MTB baseline data was available on 78 participants (age 70.9±9.18, 61.5% female, 16.6±2.5 years of education, 22% Aβ+). The theoretically derived MTB-PACC-like composite was associated to PACC5 (corrected β=0.35, 95%CI[0.15,0.55], p=0.001), as were the MTB-composite-3 (corrected β=0.29, 95%CI[0.10,0.48], p=0.003), MTB-composite-4 (corrected β=0.36, 95%CI[0.17,0.56], p=0.001), MTB-composite-5A (corrected β=0.37, 95%CI[0.17,0.57], p<0.001) and MTB-composite-5B (corrected β=0.38, 95%CI[0.17,0.59], p=0.001). No significant associations were observed with MTB composites and global amyloid, although we observed a trend-level association between amyloid and the MTB-composite-3 (corrected β=-0.07, [-0.16,0.30], p=0.156). The following MTB composites were associated with entorhinal tau: MTB-composite-3 (corrected β=-0.23, 95%CI[-0.40,-0.05], p=0.012), MTB-composite-4 (corrected β=-0.21, 95%CI[-0.39,-0.03], p=0.025), MTB-composite 5A (corrected β=-0.20, 95%CI[-0.37,-0.02], p=0.029) and MTB-composite 5B (corrected β=-0.22, 95%CI[-0.42,-0.03], p=0.028).

Conclusions:

Various combinations of MTB-based composites done at home are similarly associated with standardized in-clinic cognitive assessments.
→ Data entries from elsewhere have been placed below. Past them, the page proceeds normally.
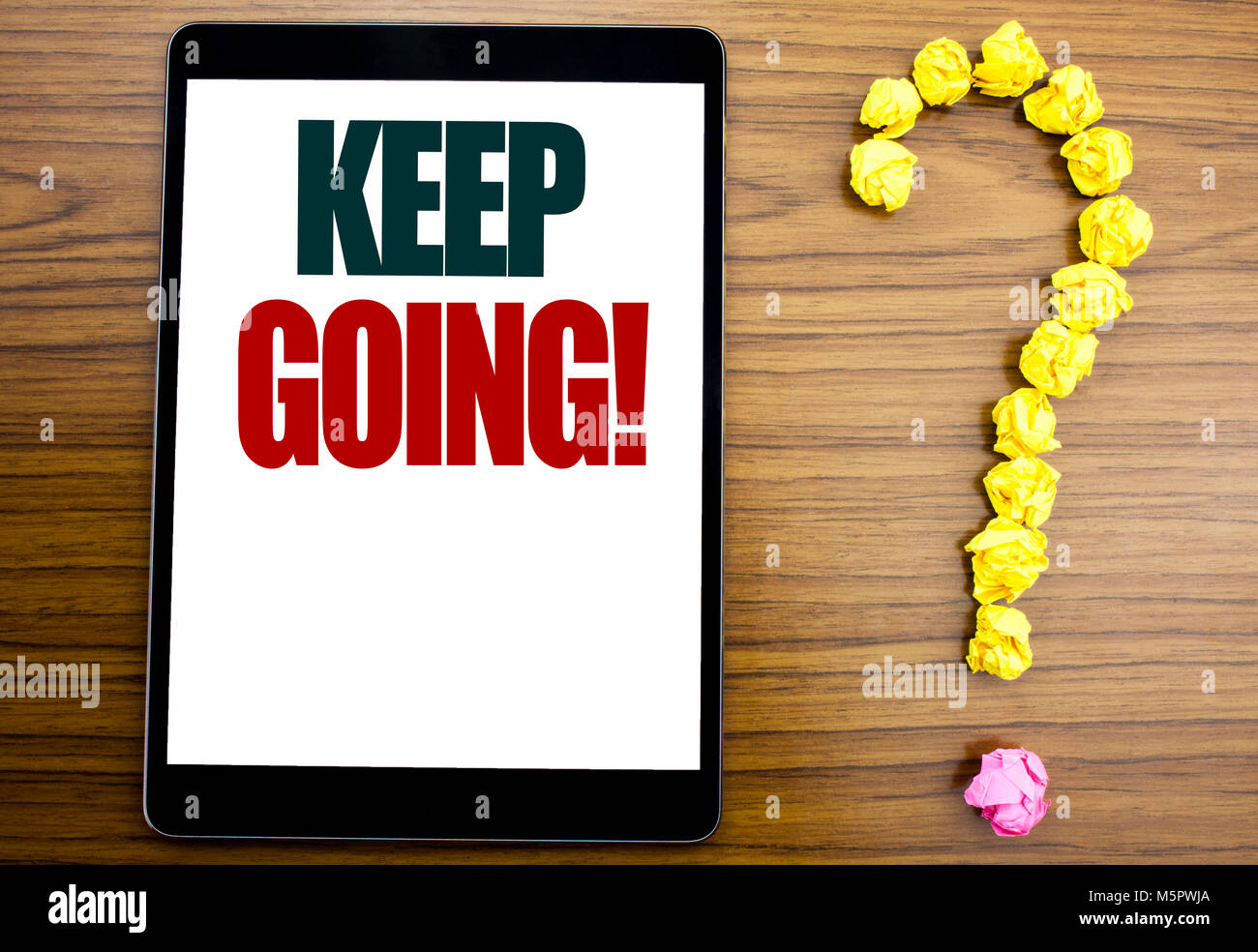 Word, writing Keep Going. Business concept for Go Moving Forward Letting Written on tablet, background with question - Stock Image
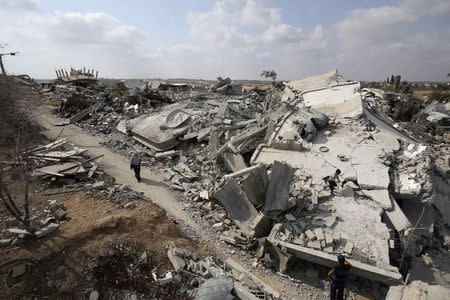 Palestinian woman walks past the ruins of houses which witnesses said were destroyed during the Israeli offensive in Johr El-Deek village near the central Gaza Strip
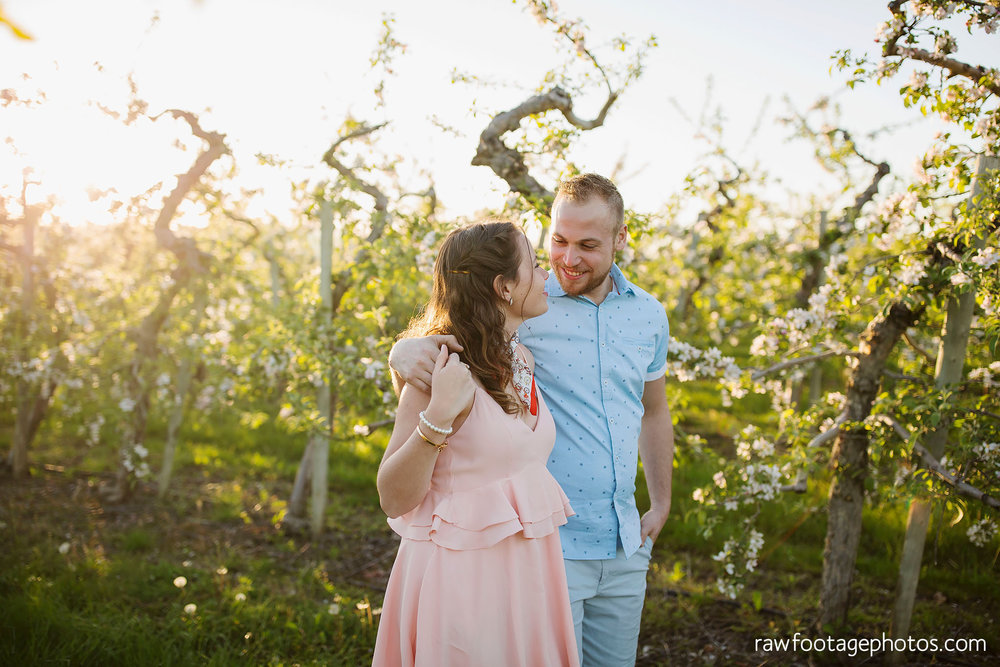 london_ontario_wedding_photographer-raw_footage_photography-engagement_session-airport_session-airplane-balloons-apple_orchard-spring_blooms-apple_blossoms027.jpg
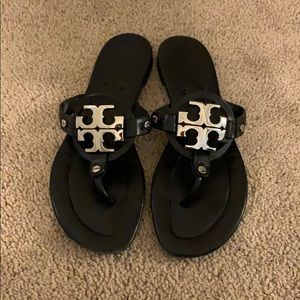 Black Tory Burch sandals with silver logo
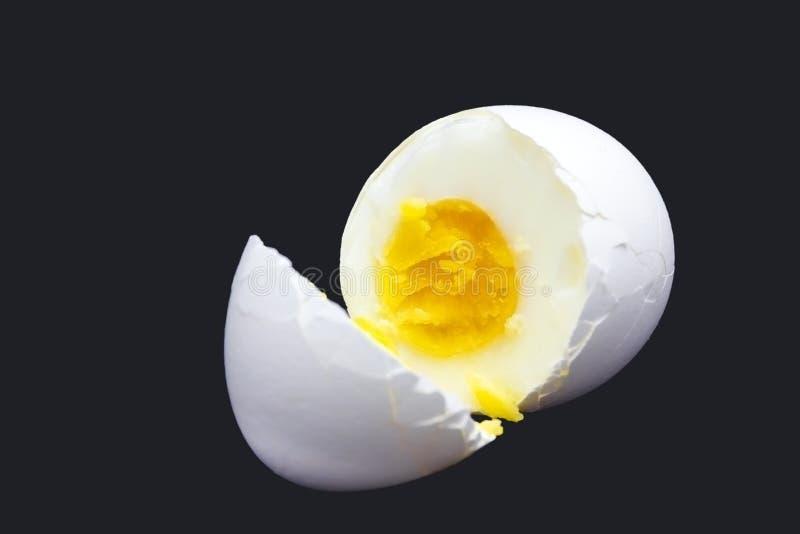 Uma foto do ovo branco quebrado fervido isolado na obscuridade - azul da galinha Egg a foto da gema do ` s, contraste brilhante d imagens de stock royalty free
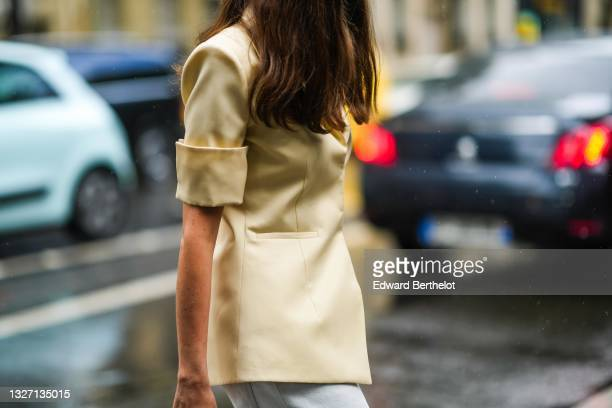 Guest wears a pale yellow rolled-up sleeves blazer jacket, a white denim jeans flared pants from Off-White, outside Off-White, as part of Paris...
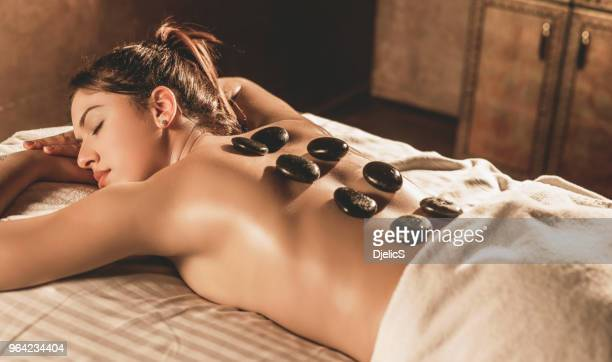 beautiful young woman enjoying hot stone therapy. - one young woman only stock pictures, royalty-free photos & images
Further, our preliminary results suggest that the most efficacious MTB-composites for detecting cognitive deficits related to AD pathology included measures of episodic memory, processing speed and EF. Overall, these findings suggest that the MTB might provide a promising tool to remotely measure cognition, thereby facilitating the monitoring of individuals at-risk for AD in research as well as real-world settings such as primary care practices.